Defense Secretary Lloyd J. Austin III has ordered six commercial airlines to provide passenger jets to help with the growing U.S. military operation evacuating Americans and Afghan allies from Kabul, the Afghan capital, the Pentagon said on Sunday.
Austin activated Stage 1 of the Civil Reserve Air Fleet, created in 1952 after the Berlin airlift, to provide 18 airliners to help ferry passengers arriving at bases in the Middle East from Afghanistan, John F. Kirby, the Pentagon spokesman, said in a statement.
The current activation is for 18 planes: four from United Airlines; three each from American Airlines, Atlas Air, Delta Air Lines and Omni Air; and two from Hawaiian Airlines.
The Pentagon does not anticipate a major impact to commercial flights, Kirby said.
Civilian planes would not fly into or out of Kabul, where a rapidly deteriorating security situation has hampered evacuation flights.

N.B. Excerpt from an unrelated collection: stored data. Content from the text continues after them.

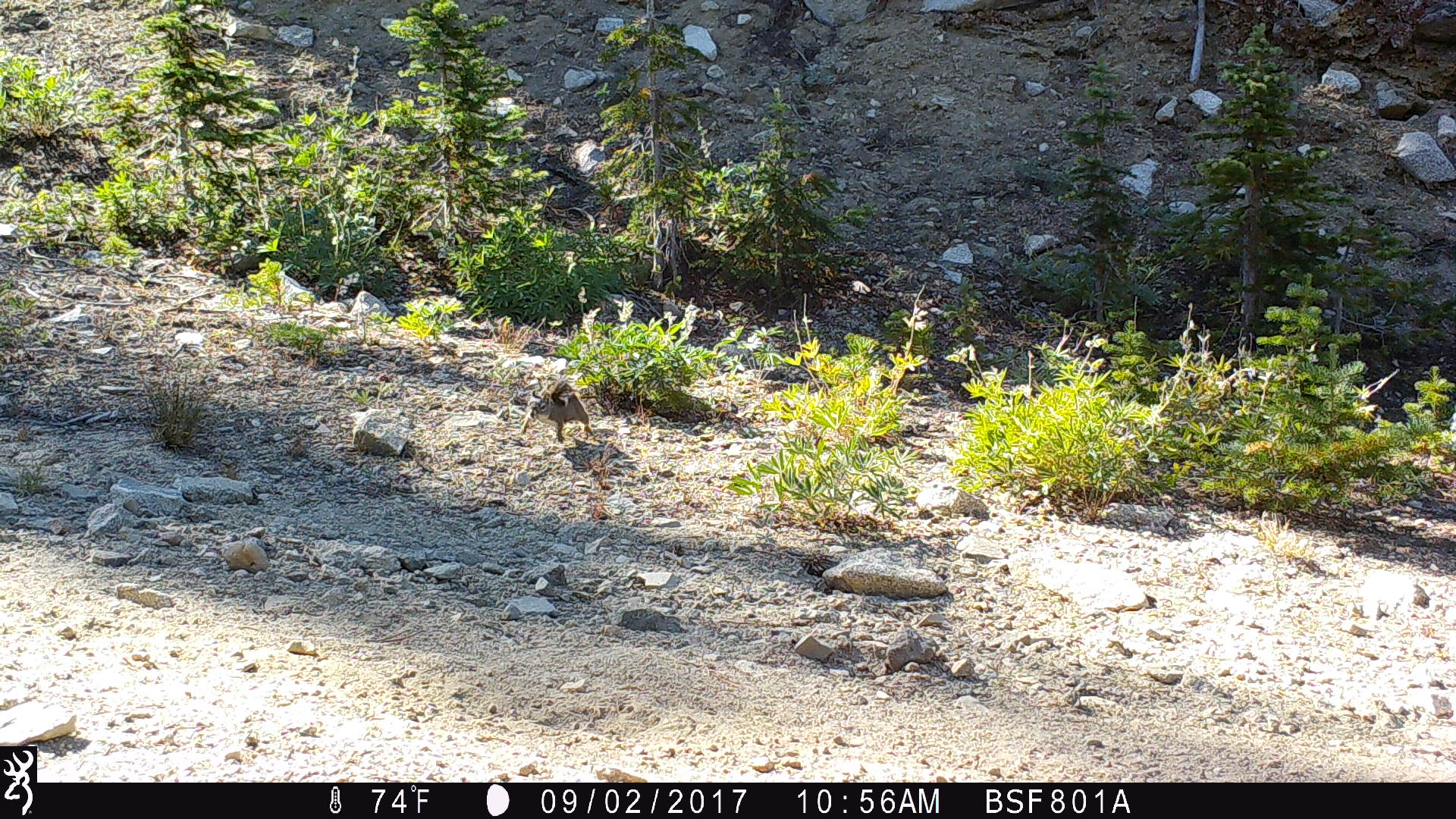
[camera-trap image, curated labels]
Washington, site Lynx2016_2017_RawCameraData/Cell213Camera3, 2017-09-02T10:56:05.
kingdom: Animalia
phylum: Chordata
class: Mammalia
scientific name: Mammalia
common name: small mammal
Small mammal (Mammalia). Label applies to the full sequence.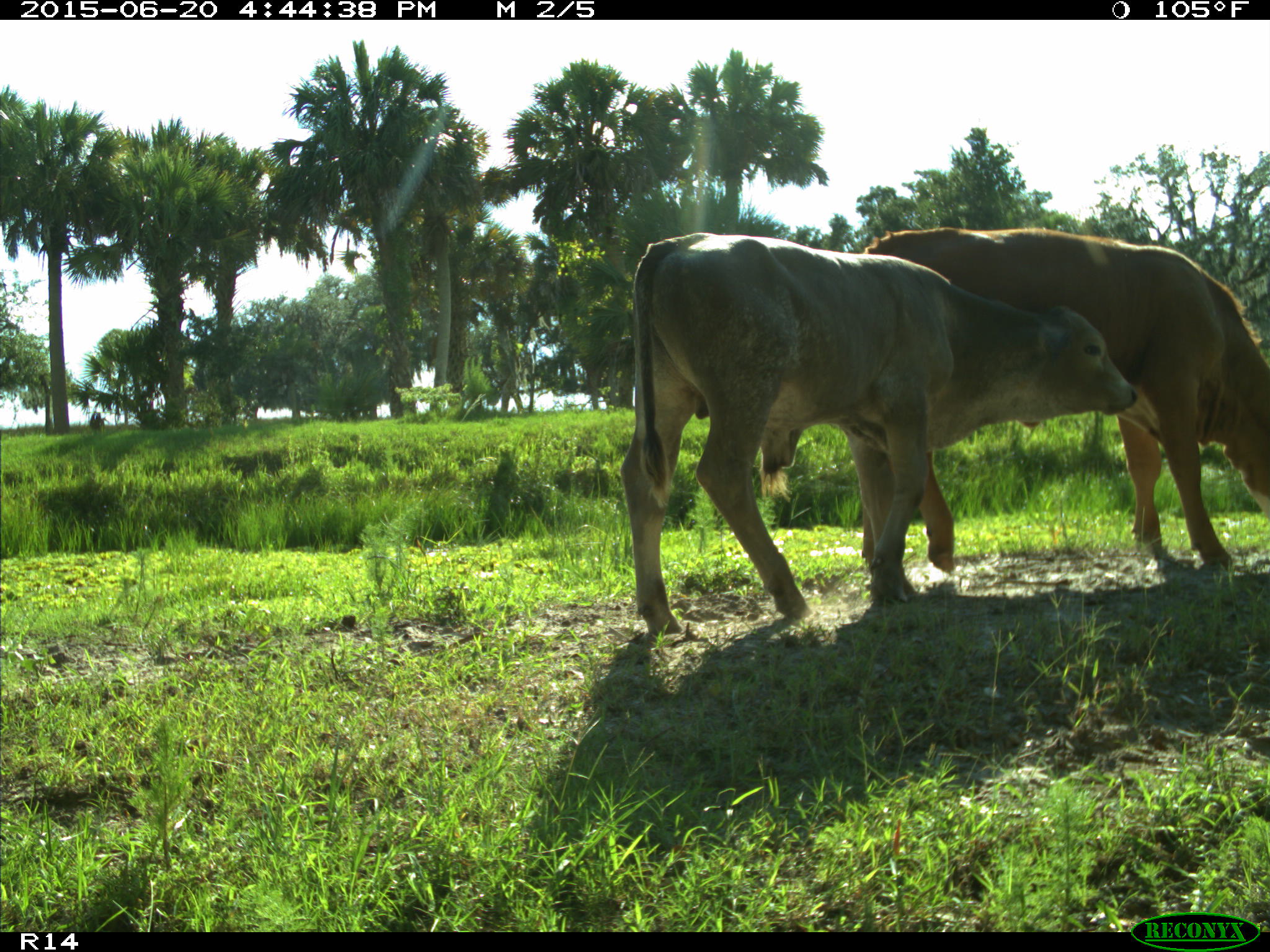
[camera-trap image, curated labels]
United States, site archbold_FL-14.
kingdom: Animalia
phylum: Chordata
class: Mammalia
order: Artiodactyla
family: Bovidae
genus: Bos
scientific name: Bos taurus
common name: domestic cow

Instead, commercial airline pilots and crews would help transport thousands of Afghans who are arriving at U.S. bases in Bahrain, Qatar and the United Arab Emirates.
The commercial airlines would ease the burden on those bases, which are filling up rapidly as the Biden administration rushes to increase the number of flights for thousands of Afghans fearing reprisals from Taliban fighters.
From the bases in the Middle East, the airliners would augment military flights carrying Afghans to Germany, Italy, Spain and other stops in Europe, and then ultimately to the United States for many of the Afghans, officials said.
This is just the third time that the reserve air fleet has been activated.
The first was during the Persian Gulf war (from August 1990 to May 1991). The second was during the Iraq war (from February 2002 to June 2003).
The military’s Transportation Command issued a warning order to major airlines on Friday night that some of their fleets might be needed for the evacuation effort, according to Capt. John Perkins, a command spokesman.
For the evacuation mission, one of the largest the Pentagon has ever conducted, the military has expanded beyond its fleet of C-17s, the cargo plane of choice in hostile environments, to include giant C-5s and KC-10s, a refueling plane that can be configured to carry passengers.